Contato proibido com Braga Netto

A PF também identificou que o ex-presidente manteve contato proibido com o ex-ministro Braga Netto. Em fevereiro de 2024, Bolsonaro recebeu SMS de um número com DDD de Brasília:

Estou com este número pré-pago para qualquer emergência. Não tem zap. Somente face time. Abs Braga Netto.

Ocultação de recursos em contas de esposas

O relatório da Polícia Federal aponta indícios de que Eduardo Bolsonaro usou a conta bancária de sua esposa, Heloísa, para receber valores do pai e, assim, evitar bloqueios judiciais em sua própria conta. Segundo os investigadores, essa prática fazia parte de um esquema de “artifícios para dissimular a origem e o destino do dinheiro”, voltado a garantir suporte às atividades políticas do deputado no exterior.

A análise da movimentação financeira mostrou que Jair Bolsonaro realizou, ao longo de 2025, sete transferências para contas do filho, que somaram mais de R$ 2,1 milhões. Entre elas, um repasse de R$ 2 milhões no dia 13 de maio, seguido de outros seis depósitos menores, que totalizaram R$ 111 mil.

Em depoimento à PF, Jair Bolsonaro confirmou apenas a transferência de R$ 2 milhões, alegando que o objetivo era evitar que o filho “passasse necessidade” nos Estados Unidos. O relatório, no entanto, destaca que o ex-presidente omitiu outros valores enviados.

Após receber o montante milionário, Eduardo fez duas transferências diretas para a esposa: uma de R$ 50 mil, em 19 de maio, e outra de R$ 150 mil, em 5 de junho. Para os investigadores, a movimentação mostra que Heloísa teria sido usada como “conta de passagem”, numa tentativa deliberada de esconder a origem dos recursos.

O esquema não se restringiu ao filho. A PF também identificou que Jair Bolsonaro transferiu R$ 2 milhões para a conta de Michelle Bolsonaro, em junho, na véspera de seu depoimento à própria corporação. O dinheiro foi enviado sem qualquer justificativa plausível.

Jair Bolsonaro e Michelle Bolsonaro - Foto: Reprodução/Isac Nóbrega/PR
Jair Bolsonaro e Michelle Bolsonaro – Foto: Reprodução/Isac Nóbrega/PR

Para a Polícia Federal, as operações indicam que Jair Bolsonaro atuou de forma consciente para se desfazer de valores que poderiam ser bloqueados pela Justiça e, ao mesmo tempo, garantir o financiamento das atividades de Eduardo nos Estados Unidos.

Contato com a plataforma Rumble

A investigação também aponta que Bolsonaro manteve contato com o advogado norte-americano Martin de Luca, representante da plataforma Rumble e da Trump Media & Technology Group (TMTG).

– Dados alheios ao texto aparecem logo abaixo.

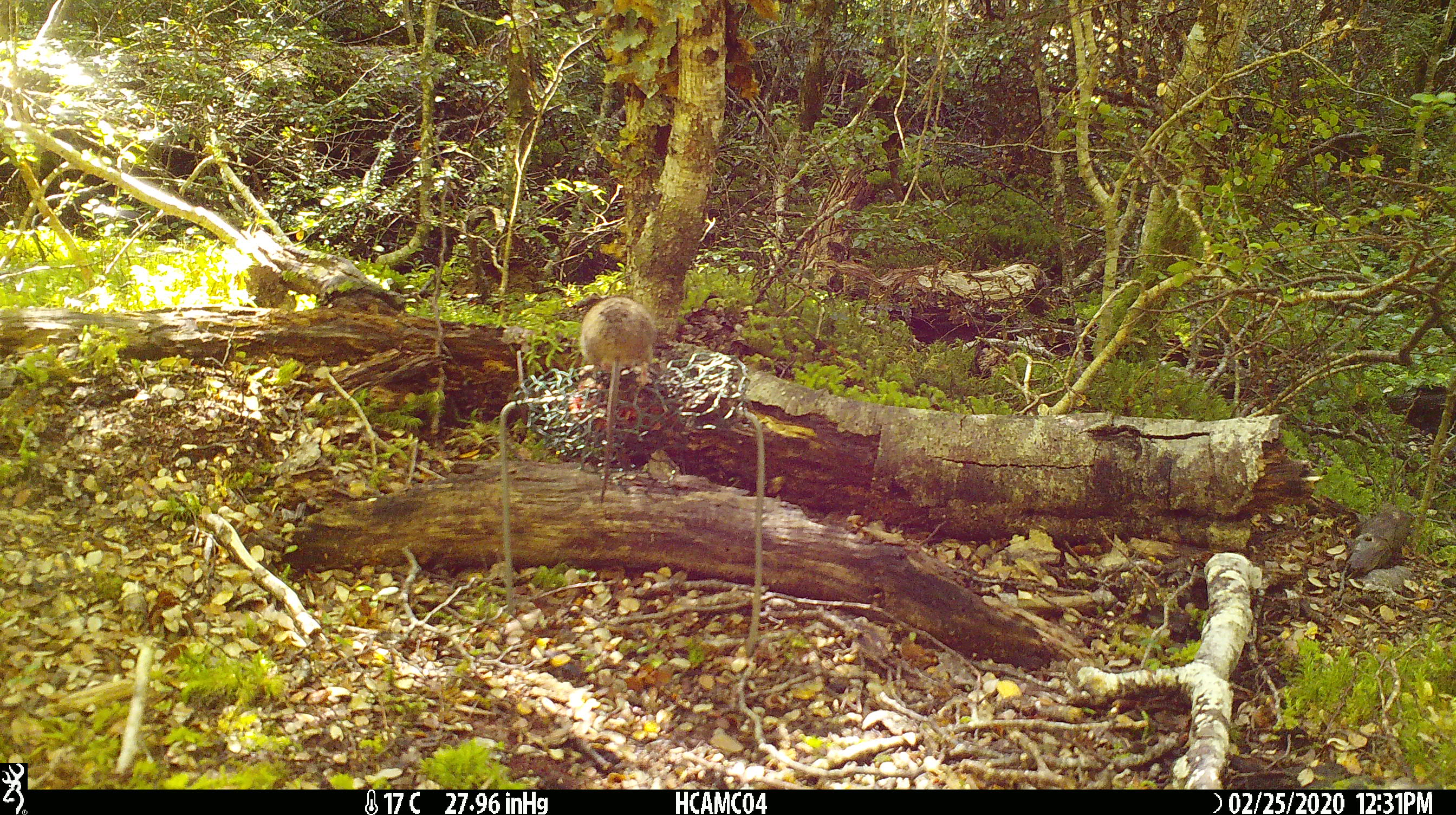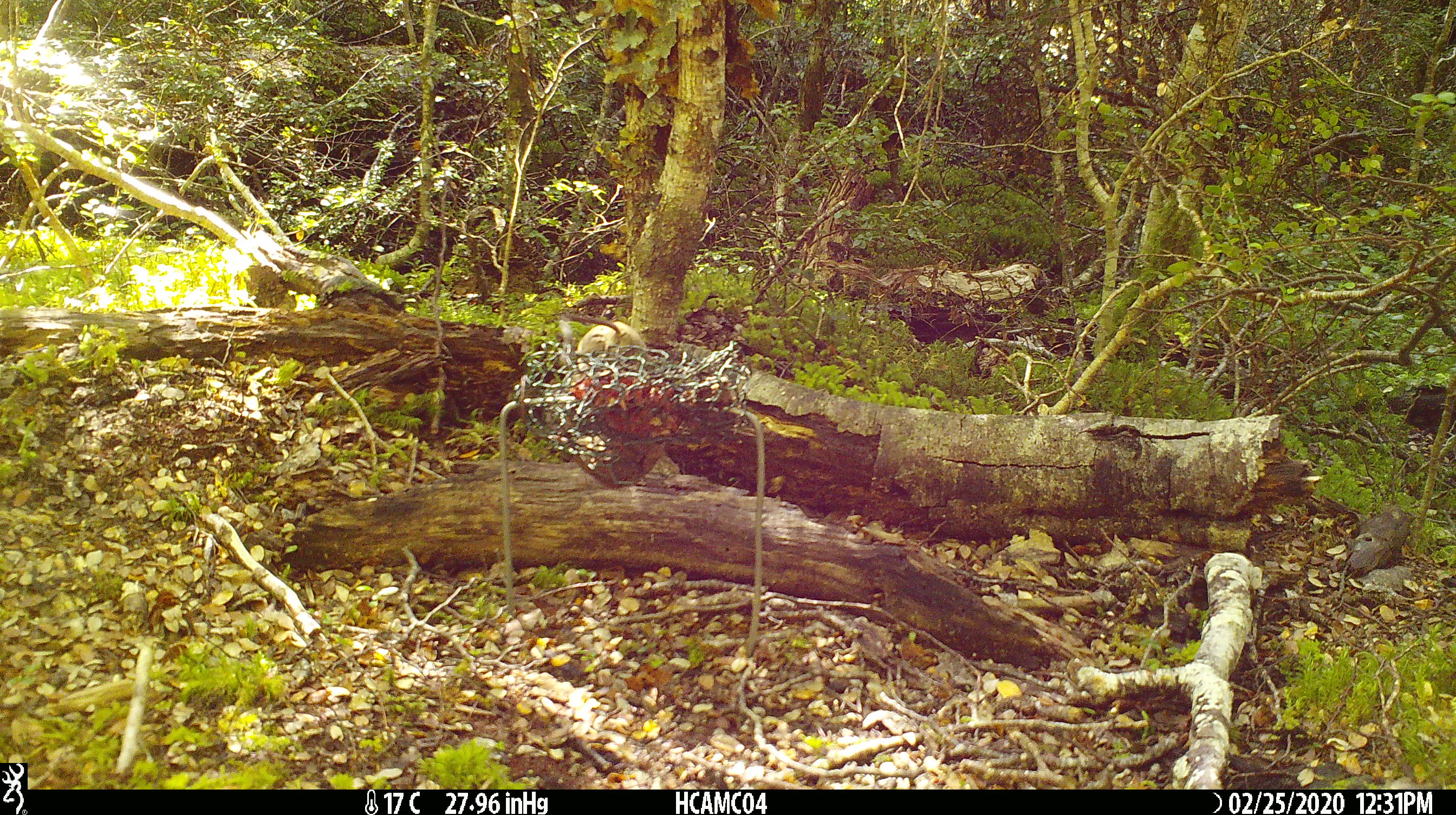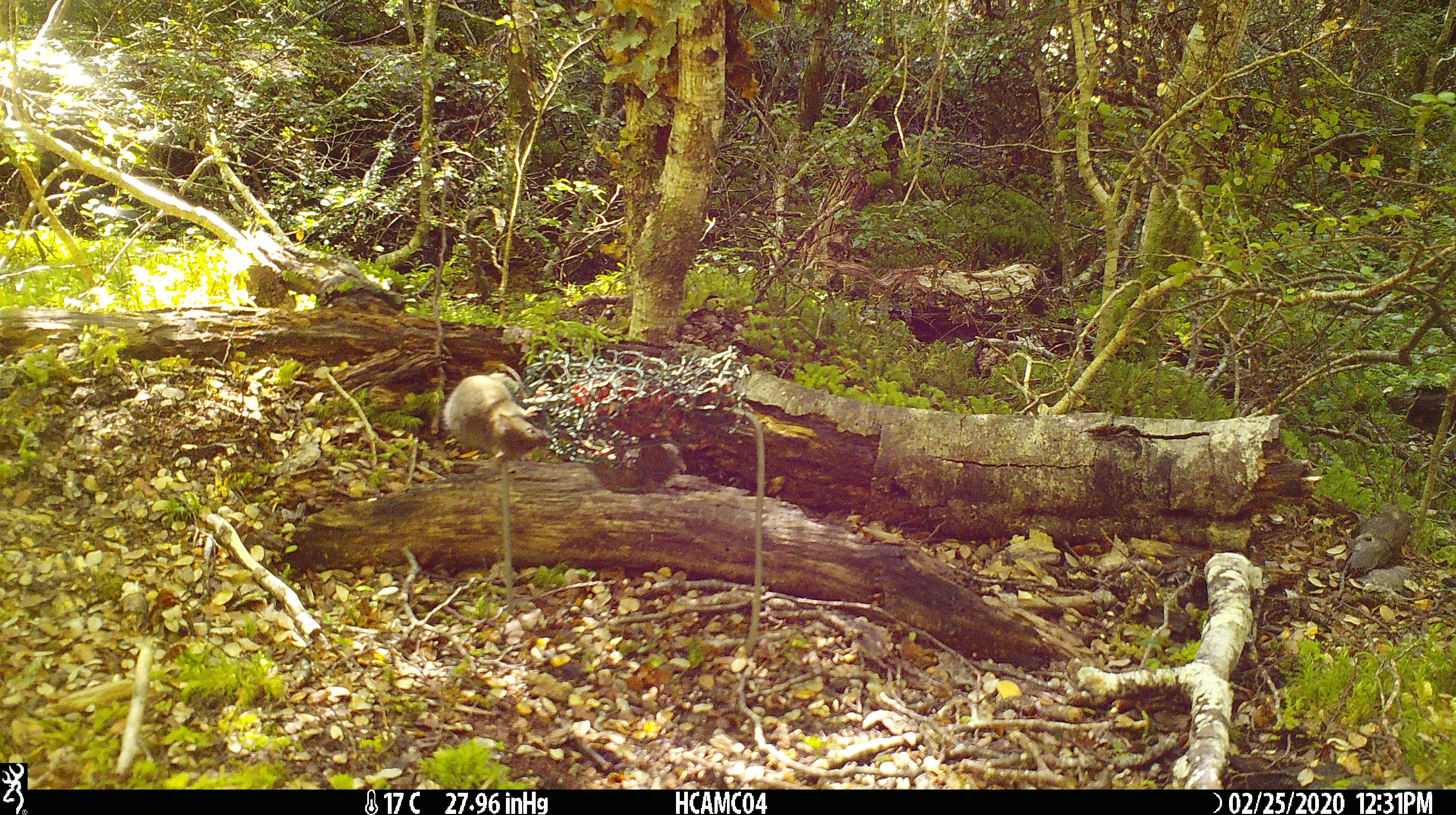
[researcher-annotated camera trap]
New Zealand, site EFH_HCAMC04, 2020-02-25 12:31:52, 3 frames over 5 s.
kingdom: Animalia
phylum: Chordata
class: Mammalia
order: Rodentia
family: Muridae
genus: Mus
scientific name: Mus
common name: mouse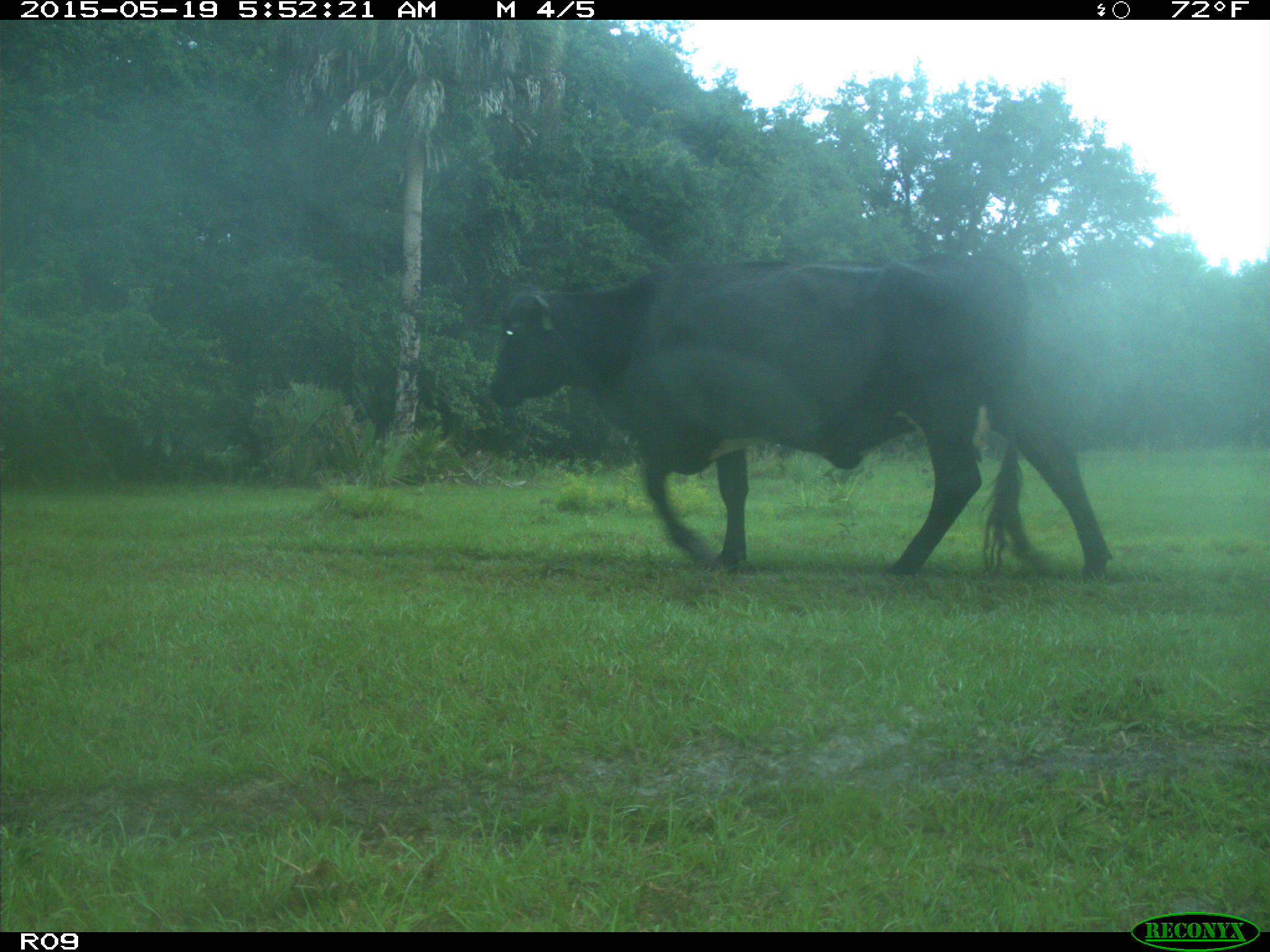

No celular, havia registros de documentos enviados por De Luca a Bolsonaro, incluindo orientações para notas públicas contra Moraes e estratégias para associar sua situação a uma “perseguição política”.

O que mostram as mensagens

Segundo a PF, as mensagens revelam:

  • Tentativa de asilo político na Argentina;
  • Anistia restrita ao ex-presidente;
  • Pressões sobre autoridades dos EUA;
  • Descumprimento de medidas judiciais;
  • Atuação de Malafaia como mobilizador digital;
  • Conflitos e xingamentos entre aliados;
  • Contatos clandestinos com Braga Netto;
  • Uso de contas de esposas para movimentar recursos;
  • Coordenação com representante da Rumble ligada a Trump.

Impacto político

A defesa de Bolsonaro não respondeu aos questionamentos feitos por veículos de comunicação. Eduardo minimizou, dizendo que se tratam de “conversas normais entre pai, filho e aliados”.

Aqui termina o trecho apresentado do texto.